Law Day - Jennifer Mason McAward - The 14th Amendment: Transforming American Democracy.

Jennifer Mason McAward is an associate professor of law and director of the Center for Civil and Human Rights.

As director of one of the 7 international academic units within the Keough School, she is a member of the Keough School’s Leadership Council.

McAward’s teaching and research interests focus on civil rights, constitutional law, and habeas corpus. Her scholarship considers how government institutions and actors promote individual constitutional rights. She has researched the power of Congress to enforce the Thirteenth Amendment and has studied the United States Commission on Civil Rights, focusing on the role of Rev.
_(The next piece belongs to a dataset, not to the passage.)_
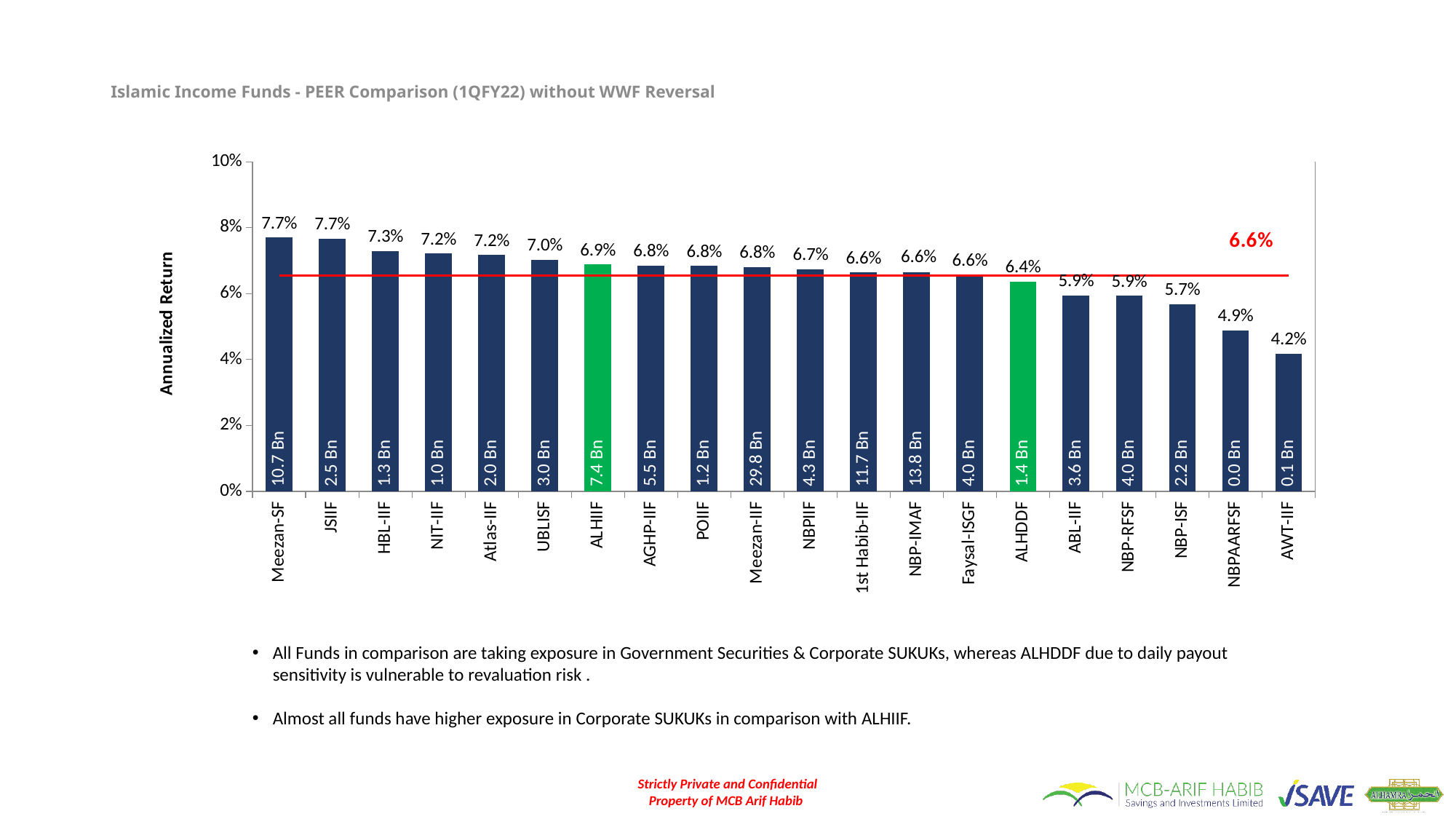
What fund size is printed inside the bar for Meezan-IIF? 29.8 Bn What is the difference between the annualized returns of ALHIIF and ALHDDF? 0.5% How many funds are shown on the chart? 20 What is the annualized return shown for ALHDDF? 6.4% Which fund has the lowest annualized return on the chart? AWT-IIF What is the annualized return shown for NBPAARFSF? 4.9% What kind of chart is shown on the slide? bar chart What is the annualized return shown for ALHIIF? 6.9% Is the annualized return for AWT-IIF greater or less than 6%? less Which has a higher annualized return, UBLISF or ABL-IIF? UBLISF What is the difference between the annualized returns of HBL-IIF and NBP-ISF? 1.6% What value is labelled on the red horizontal line across the chart? 6.6%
Theodore M. Hesburgh, C.S.C. in advancing civil rights reforms. her current research focuses on how judicial and executive actors can incentivize police and prosecutors to respect the pre-trial due process rights of criminal defendants.

McAward joined the law school faculty in 2005 and was named Distinguished Professor of the Year in 2007. She earned her J.D. summa cum laude in 1998 from New York University School of Law, where she was managing editor of the law review. She graduated summa cum laude from Notre Dame in 1994, majoring in government and earning a minor in theology.

Following law school, McAward clerked for Judge Alex Kozinski on the Ninth Circuit and then for United States Supreme Court Justice Sandra Day O’Connor. She practiced law and completed a public service fellowship with Holland & Knight LLP in Washington, D.C.